* What to work on
Starting with the line that holds "What is the spacing", copy out each remaining line of the listing below, up to and including the last one, and include nothing else.

(Data extracted from a collection)
####

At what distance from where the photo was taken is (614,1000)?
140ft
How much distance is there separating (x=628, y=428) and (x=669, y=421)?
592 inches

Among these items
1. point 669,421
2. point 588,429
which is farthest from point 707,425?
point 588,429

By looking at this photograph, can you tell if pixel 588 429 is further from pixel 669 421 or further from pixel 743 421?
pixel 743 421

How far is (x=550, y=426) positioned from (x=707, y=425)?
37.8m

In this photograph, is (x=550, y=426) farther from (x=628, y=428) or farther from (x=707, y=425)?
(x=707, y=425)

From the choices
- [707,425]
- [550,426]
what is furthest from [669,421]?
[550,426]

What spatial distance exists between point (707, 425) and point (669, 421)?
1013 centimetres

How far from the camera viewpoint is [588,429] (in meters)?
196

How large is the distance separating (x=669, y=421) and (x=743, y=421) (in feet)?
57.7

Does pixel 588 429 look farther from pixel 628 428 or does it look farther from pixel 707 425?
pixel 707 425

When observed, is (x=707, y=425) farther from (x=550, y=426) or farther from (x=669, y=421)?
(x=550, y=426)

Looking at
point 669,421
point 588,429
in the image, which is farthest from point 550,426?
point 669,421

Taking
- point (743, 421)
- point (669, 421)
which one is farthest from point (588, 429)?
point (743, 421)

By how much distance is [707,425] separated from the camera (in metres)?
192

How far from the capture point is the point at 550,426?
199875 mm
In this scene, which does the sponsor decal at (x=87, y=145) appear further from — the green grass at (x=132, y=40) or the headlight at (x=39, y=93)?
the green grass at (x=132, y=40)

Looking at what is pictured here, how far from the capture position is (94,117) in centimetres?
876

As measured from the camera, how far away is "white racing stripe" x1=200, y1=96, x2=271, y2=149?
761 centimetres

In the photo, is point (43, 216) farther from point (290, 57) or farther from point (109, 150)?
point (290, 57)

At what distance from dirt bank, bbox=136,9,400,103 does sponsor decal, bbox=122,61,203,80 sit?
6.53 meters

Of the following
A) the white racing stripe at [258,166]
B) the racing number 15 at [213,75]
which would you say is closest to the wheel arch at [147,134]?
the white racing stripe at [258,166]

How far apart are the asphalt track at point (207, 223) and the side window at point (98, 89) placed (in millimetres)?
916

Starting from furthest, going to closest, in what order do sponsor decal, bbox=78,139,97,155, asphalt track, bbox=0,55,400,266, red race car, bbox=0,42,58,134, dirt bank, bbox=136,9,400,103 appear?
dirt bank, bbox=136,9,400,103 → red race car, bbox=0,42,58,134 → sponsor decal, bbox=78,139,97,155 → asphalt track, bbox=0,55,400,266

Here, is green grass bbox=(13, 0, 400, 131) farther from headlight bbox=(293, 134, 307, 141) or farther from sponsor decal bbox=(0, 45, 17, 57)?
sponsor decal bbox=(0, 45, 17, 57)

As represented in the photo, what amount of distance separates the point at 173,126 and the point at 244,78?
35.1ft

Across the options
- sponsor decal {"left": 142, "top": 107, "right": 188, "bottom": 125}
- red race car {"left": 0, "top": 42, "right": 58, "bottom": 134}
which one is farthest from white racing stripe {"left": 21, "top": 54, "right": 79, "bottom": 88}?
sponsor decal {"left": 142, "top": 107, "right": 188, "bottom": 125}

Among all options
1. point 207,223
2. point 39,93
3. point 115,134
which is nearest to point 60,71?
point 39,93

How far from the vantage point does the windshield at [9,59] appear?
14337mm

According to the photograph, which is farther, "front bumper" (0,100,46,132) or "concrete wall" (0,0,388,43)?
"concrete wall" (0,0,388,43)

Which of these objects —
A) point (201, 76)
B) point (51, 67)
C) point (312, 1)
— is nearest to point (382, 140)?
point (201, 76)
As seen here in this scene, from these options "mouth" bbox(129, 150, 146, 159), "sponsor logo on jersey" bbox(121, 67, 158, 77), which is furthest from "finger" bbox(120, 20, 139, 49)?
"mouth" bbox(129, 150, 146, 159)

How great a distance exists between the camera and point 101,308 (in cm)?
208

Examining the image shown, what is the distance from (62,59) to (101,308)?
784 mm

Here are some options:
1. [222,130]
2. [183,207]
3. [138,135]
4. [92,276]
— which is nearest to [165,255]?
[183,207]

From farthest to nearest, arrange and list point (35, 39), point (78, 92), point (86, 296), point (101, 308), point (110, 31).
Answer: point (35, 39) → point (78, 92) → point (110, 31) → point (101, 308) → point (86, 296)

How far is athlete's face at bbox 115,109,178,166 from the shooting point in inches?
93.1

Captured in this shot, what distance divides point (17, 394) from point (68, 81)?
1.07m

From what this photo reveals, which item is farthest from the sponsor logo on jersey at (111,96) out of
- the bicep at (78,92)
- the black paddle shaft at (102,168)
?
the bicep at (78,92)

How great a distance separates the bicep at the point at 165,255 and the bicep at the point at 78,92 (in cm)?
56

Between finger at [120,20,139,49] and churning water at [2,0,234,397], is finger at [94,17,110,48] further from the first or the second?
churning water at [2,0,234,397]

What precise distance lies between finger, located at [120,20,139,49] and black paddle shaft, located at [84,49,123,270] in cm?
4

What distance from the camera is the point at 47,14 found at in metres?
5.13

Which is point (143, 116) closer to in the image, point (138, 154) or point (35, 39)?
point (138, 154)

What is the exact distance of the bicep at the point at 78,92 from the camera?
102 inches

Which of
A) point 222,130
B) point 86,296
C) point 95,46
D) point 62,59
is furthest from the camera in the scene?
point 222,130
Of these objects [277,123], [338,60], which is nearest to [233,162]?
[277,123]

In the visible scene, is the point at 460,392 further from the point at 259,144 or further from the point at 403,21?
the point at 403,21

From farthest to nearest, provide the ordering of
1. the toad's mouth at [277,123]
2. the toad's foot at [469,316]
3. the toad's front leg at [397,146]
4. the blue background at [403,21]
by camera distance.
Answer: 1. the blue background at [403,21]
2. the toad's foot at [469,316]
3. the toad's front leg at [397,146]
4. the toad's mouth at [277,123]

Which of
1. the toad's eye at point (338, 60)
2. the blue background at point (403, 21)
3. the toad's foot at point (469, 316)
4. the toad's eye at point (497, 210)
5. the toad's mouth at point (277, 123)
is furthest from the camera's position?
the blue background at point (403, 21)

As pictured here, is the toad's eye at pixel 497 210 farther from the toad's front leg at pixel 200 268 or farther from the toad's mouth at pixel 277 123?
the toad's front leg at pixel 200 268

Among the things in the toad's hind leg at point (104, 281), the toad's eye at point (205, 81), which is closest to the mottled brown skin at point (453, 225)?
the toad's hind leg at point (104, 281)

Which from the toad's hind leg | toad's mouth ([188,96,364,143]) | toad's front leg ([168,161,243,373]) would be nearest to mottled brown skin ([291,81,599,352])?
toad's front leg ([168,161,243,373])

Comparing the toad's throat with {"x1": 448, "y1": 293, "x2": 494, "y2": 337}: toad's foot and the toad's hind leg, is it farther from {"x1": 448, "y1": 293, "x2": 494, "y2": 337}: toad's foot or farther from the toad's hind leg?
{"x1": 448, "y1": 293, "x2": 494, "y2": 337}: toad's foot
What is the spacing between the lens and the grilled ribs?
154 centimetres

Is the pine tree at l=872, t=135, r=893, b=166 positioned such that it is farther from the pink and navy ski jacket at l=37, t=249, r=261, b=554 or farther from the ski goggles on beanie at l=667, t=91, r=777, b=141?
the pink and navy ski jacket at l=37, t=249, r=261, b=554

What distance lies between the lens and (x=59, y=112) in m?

####

* Worked solution
What is the spacing between the lens and the grilled ribs?
154 centimetres

Is the pine tree at l=872, t=135, r=893, b=166 positioned such that it is farther from the pink and navy ski jacket at l=37, t=249, r=261, b=554 or farther from the ski goggles on beanie at l=667, t=91, r=777, b=141?
the pink and navy ski jacket at l=37, t=249, r=261, b=554

What distance lies between the lens and (x=59, y=112) in m?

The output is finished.